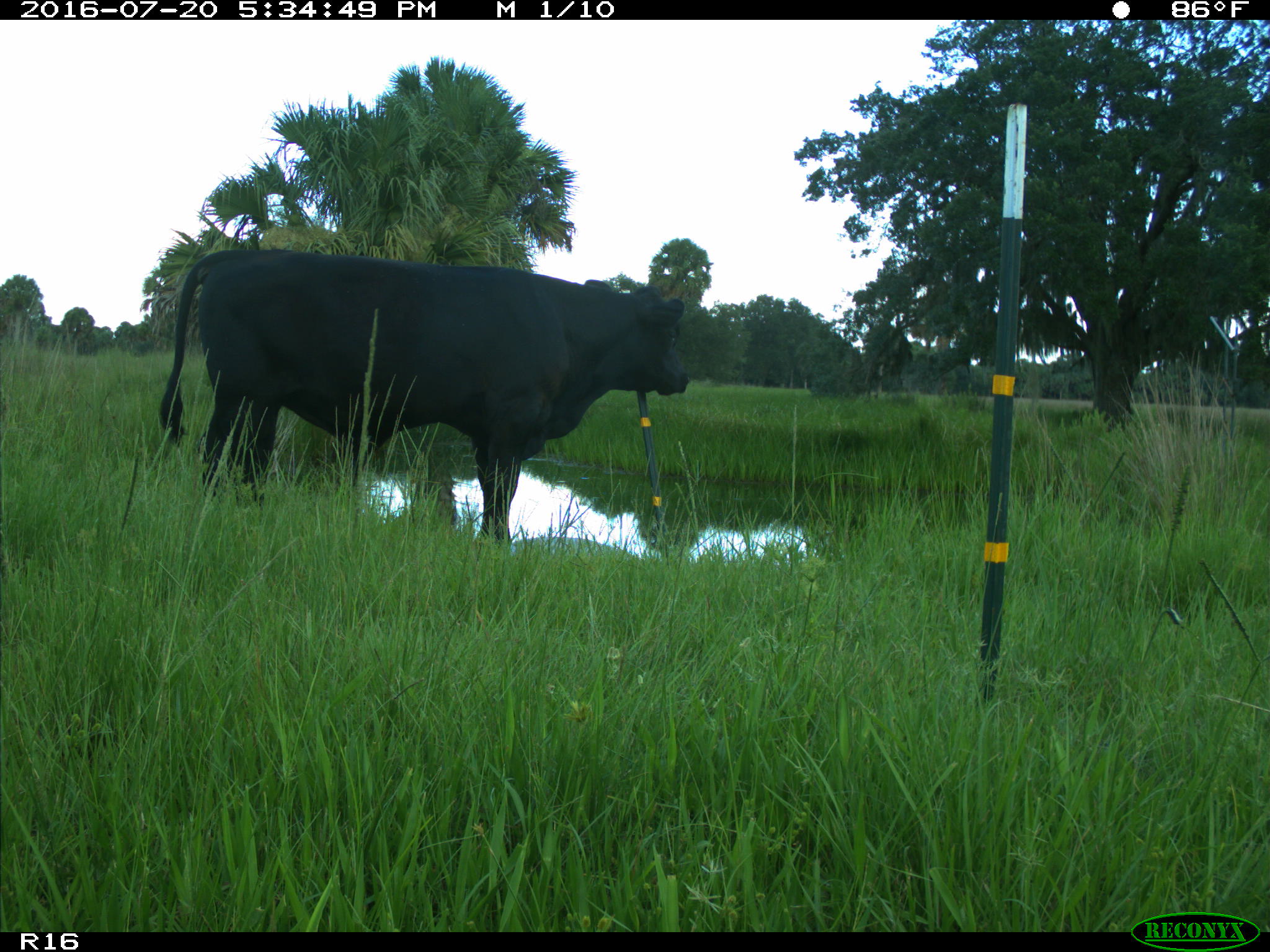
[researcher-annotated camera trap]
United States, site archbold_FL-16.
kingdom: Animalia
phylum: Chordata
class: Mammalia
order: Artiodactyla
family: Bovidae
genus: Bos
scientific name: Bos taurus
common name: domestic cow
Bos taurus (domestic cow).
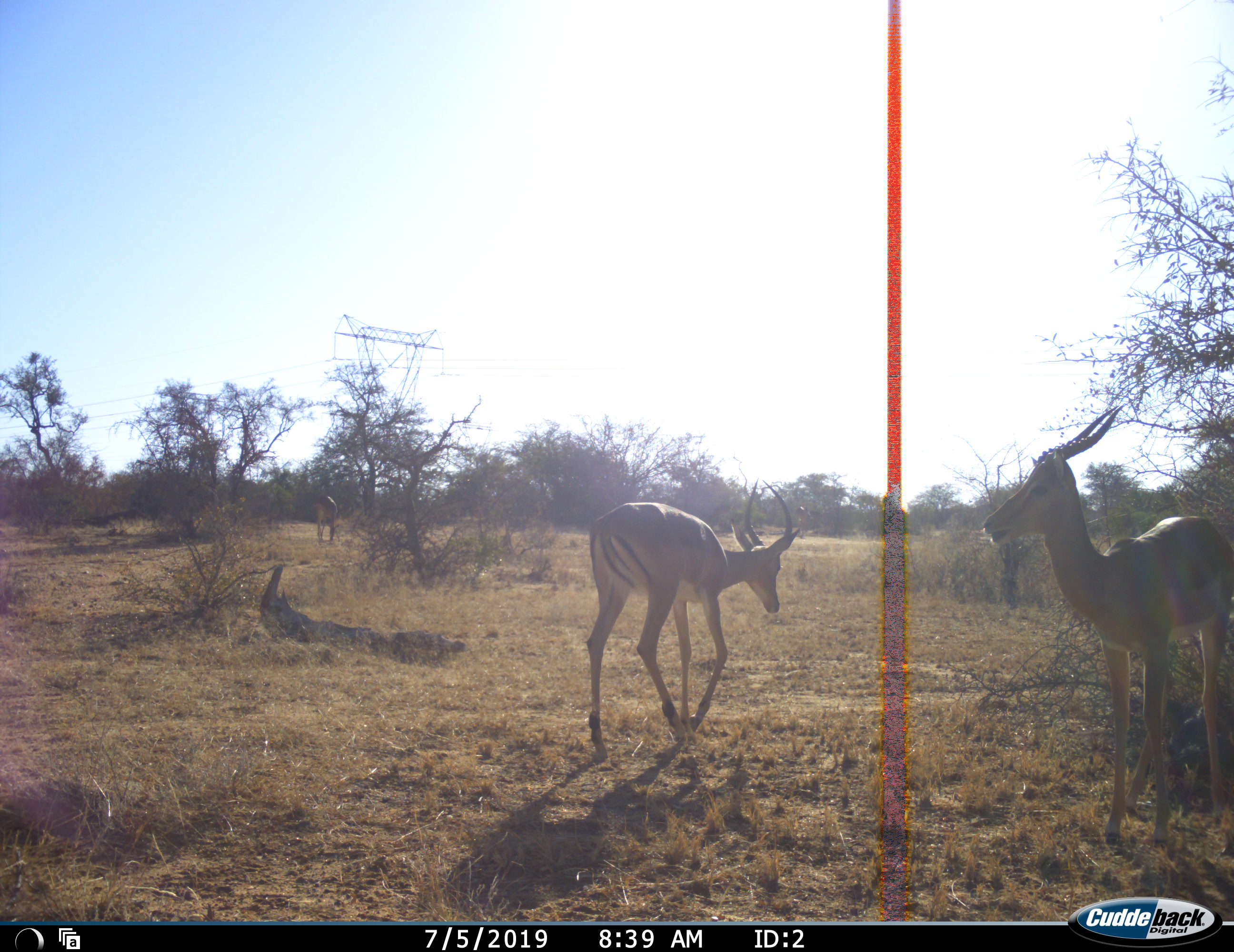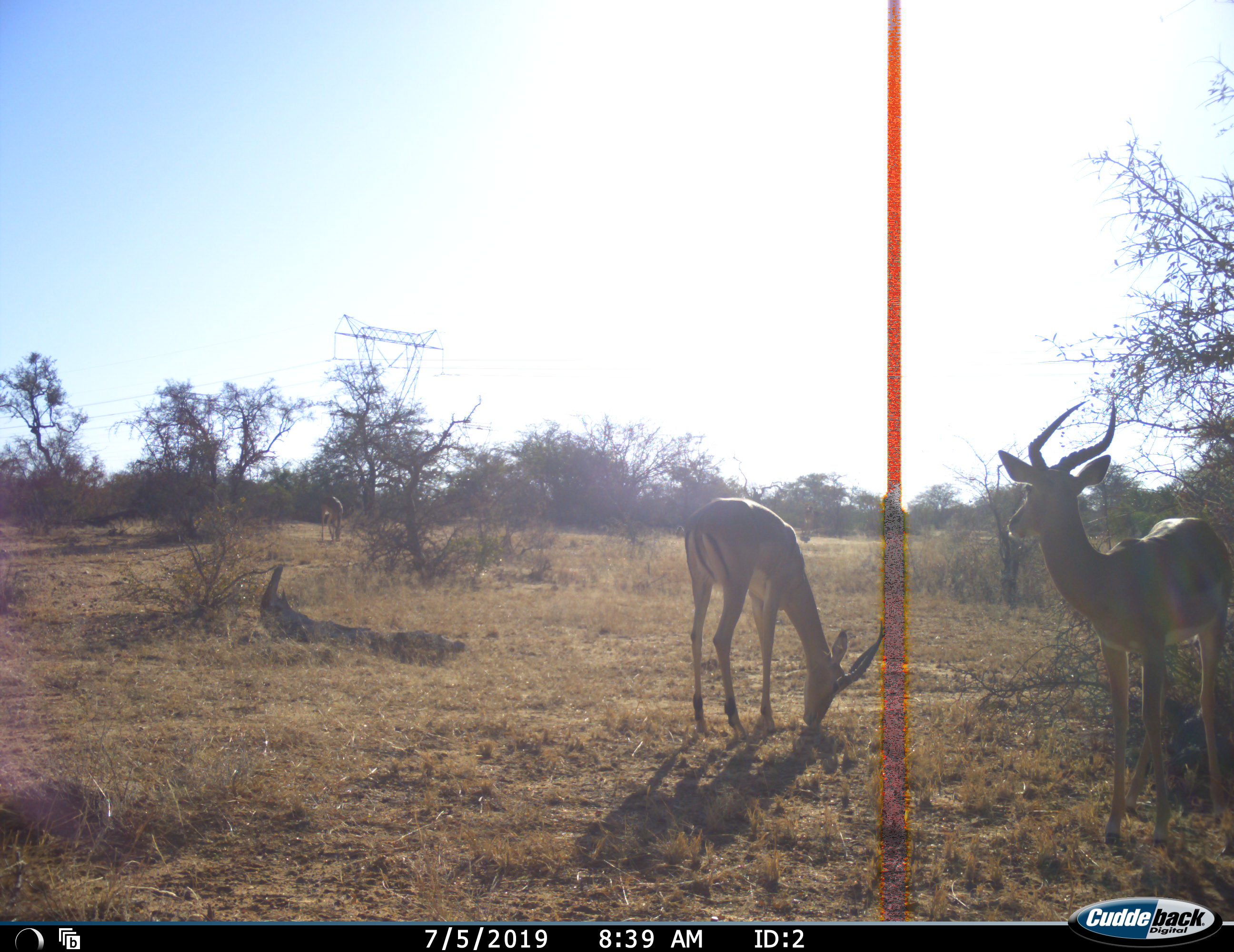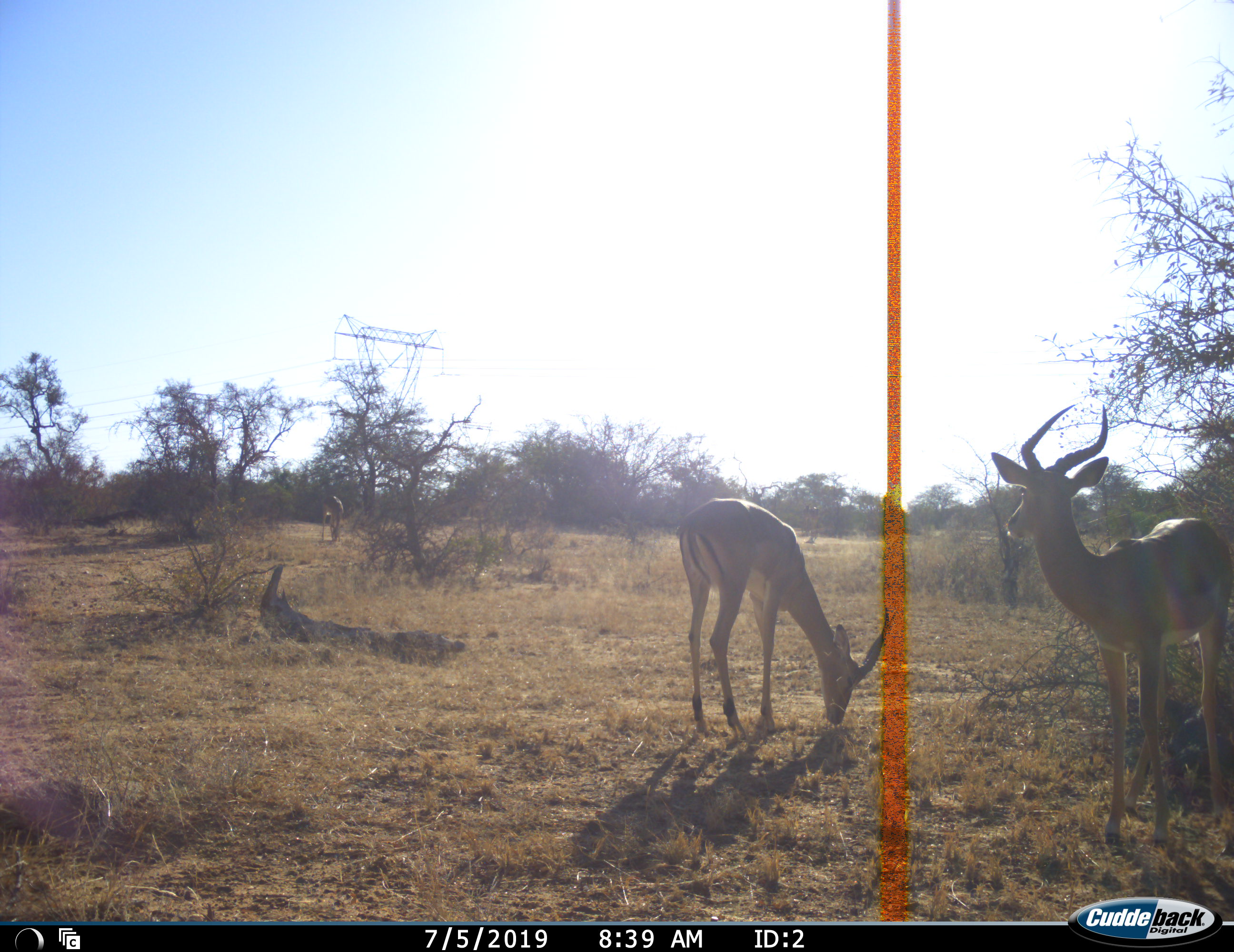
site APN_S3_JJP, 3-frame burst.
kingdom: Animalia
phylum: Chordata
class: Mammalia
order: Artiodactyla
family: Bovidae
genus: Aepyceros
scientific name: Aepyceros melampus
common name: impala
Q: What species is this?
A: Impala (Aepyceros melampus).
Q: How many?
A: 3.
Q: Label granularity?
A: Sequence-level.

==*==

Transcribe the listing verbatim, pictures excluded.

[researcher-annotated camera trap]
United States, site archbold_FL-16.
kingdom: Animalia
phylum: Chordata
class: Mammalia
order: Artiodactyla
family: Bovidae
genus: Bos
scientific name: Bos taurus
common name: domestic cow
Bos taurus (domestic cow).
site APN_S3_JJP, 3-frame burst.
kingdom: Animalia
phylum: Chordata
class: Mammalia
order: Artiodactyla
family: Bovidae
genus: Aepyceros
scientific name: Aepyceros melampus
common name: impala
Q: What species is this?
A: Impala (Aepyceros melampus).
Q: How many?
A: 3.
Q: Label granularity?
A: Sequence-level.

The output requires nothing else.